Monday, September 13

Must get on, lots to do, left my phone in a taxi cab but a man called Mike answered when I called. He's leaving it for me at reception desk on Madison Avenue, like some kind of spy. Two things -- a snippety story I wrote for the paper this weekend, and a new link on the right, to the good Corey Pein, a friend of mine. Nose for his article about trying to go tax free in the Caribbean.

Monday, September 6

Little Gees and Aaahs

It was no later than a quarter to eleven and my phone was ringing its Turkish game-show ring. Steven Chen. “Some eight-year-olds are playing Guns and Roses.”

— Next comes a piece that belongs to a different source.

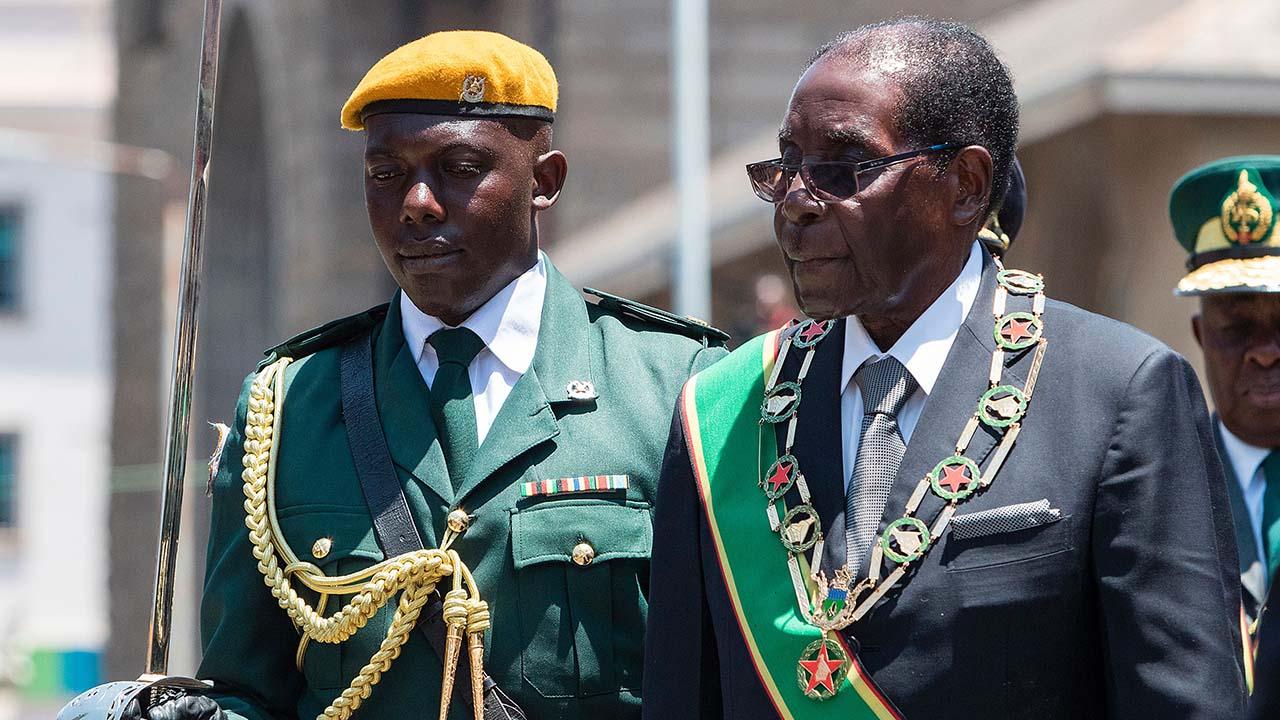 """Los militares aseguraron en un mensaje televisado """"no es un golpe de Estado"""" y aseguraron que el presidente se encuentra a salvo"""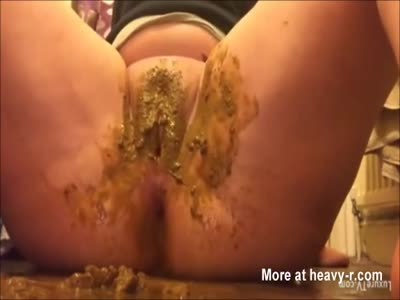 Dirty Pussy Scat Play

I suppose we met twenty-five minutes later and climbed the stairs of 13, the bar where the children were playing. In the corner there was a steeped up crowd peering down at something, and from somewhere you could hear the patchy strains of Live and Let Die. It was hard to see them at first, the “Little G&R’s”, with their parents under dubious blond wigs, and the young whippets loosely shaking their guitars, leather bands round their gentle soft wrists. Axel was a girl, who just once in a while would hit that minor chord, that nasal “sweet child of mine”, and offer her microphone to the front row of sensitive hipsters that were standing far above her head. On a TV screen above and to the left, Conan the Barbarian was coming to an end, the Governor of California was being flogged by virgins on the steps of a high and mighty temple and James Earl Jones, with the kind of jet straight black hair that raises an uneasy fear, was laughing laughing. Back to the gees and the ahhs, Slash was nearly invisible, barely a child, by no means eight, a velvet top hat as long as his legs, nodding, with sunglasses too large by far for his freckled face, dabbing at the strings of his tiny guitar. The set ended with Paradise City and the Axel-girl freely screaming as the DJ abandoned her sensitive backing of the little band and just turned the volume right up, leaving little Slash spinning in the sound of the real thing.

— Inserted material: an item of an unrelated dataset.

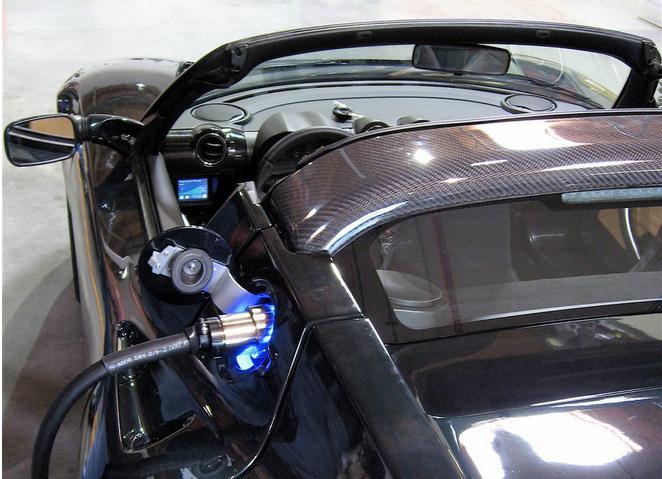 采用更多电动汽车将有助于更多地部署低成本太阳能和电池储能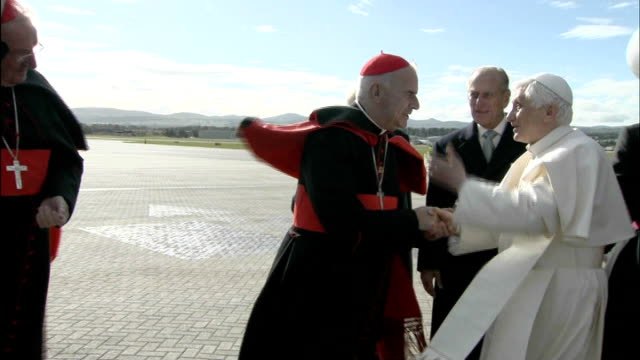 cardinal keith o'brien resigns following 'inappropriate behavior' allegations lib pope benedict xvi greeting cardinal keith o'brien pope shaking... - 法王ベネディクト16世点の映像素材/bロール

We met some people on the roof, one of them, a friend of Steven’s called Mike was talking about a party. Mike was wearing a close fitting brown jumper covered in yellow flowers. It’s funny, sometimes, among the swooshes, crop tops and mismatched hair of the hip-set, you feel like you’re standing in a fashion exhibit of a decade that never happened.

“All I know is that it’s in Brooklyn, and that’s where I’m going,” Mike was saying. So we went, Steven hobbling because he had been hit by a car in the afternoon, not badly, but enough and slowly enough for him to have realised, “I’m being run over by a car, this is what being run over feels like,” as the silver SUV chomped and trampled his flatmate’s bike and Steven, improbably and unstylishly, one imagines, mounted the bonnet and rolled to safety, bruising his leg, rousing the emergency services and ending up on tarmac, looking up into the face of an old man who was not God or even a priest, just a bystander, who was telling him off for being such an idiot.

Earlier in the day, as Steven Chen was being mauled and flipped in a corner of Williamsburg, I’d been at the Yankees, watching them play the Baltimore Orioles, who played in grey and orange. The Yankees, on the other hand, play in white and blue, with little stripes. Looking down from high up, with Jeff VanDam, who writes for the NYT and is from Michigan, baseball looks very pleasing. With the Bronx stretching out over the Bleachers (the little abbreviated stand that directly faces the batter, at the top of the diamond), with its enormous courthouse and bleak housing estates reaching greyly up forever, the grass of Yankee stadium is a patch of bottled America. It’s little men with little rakes and then other little men in outfits, which, like the hipsters, no one ever really wore, hurling their baseballs flatly and fast. It’s a picture of something that never happened happening. Baseball was played first in stadiums and polluted cities, not in the corner of some golden field – that came later. But the beer and peanut throwing and the clapping, the clean fun, the booing, the thrilling smack of the hit and pummelling legs of the pinch hitter and the brown stain of the sliding runner, the brilliance of the double play, all that is real. It as if everyone held their breath: if we just do this for long enough, for twenty years, for thirty years, then we will grow our own roots, like lilies, between ourselves. We don’t need anything in the ground, in ancient rivalries or blood, we just need each other and if we keep coming to these little mown fields where there were never mown fields before, we will make a past-time and bring our sons.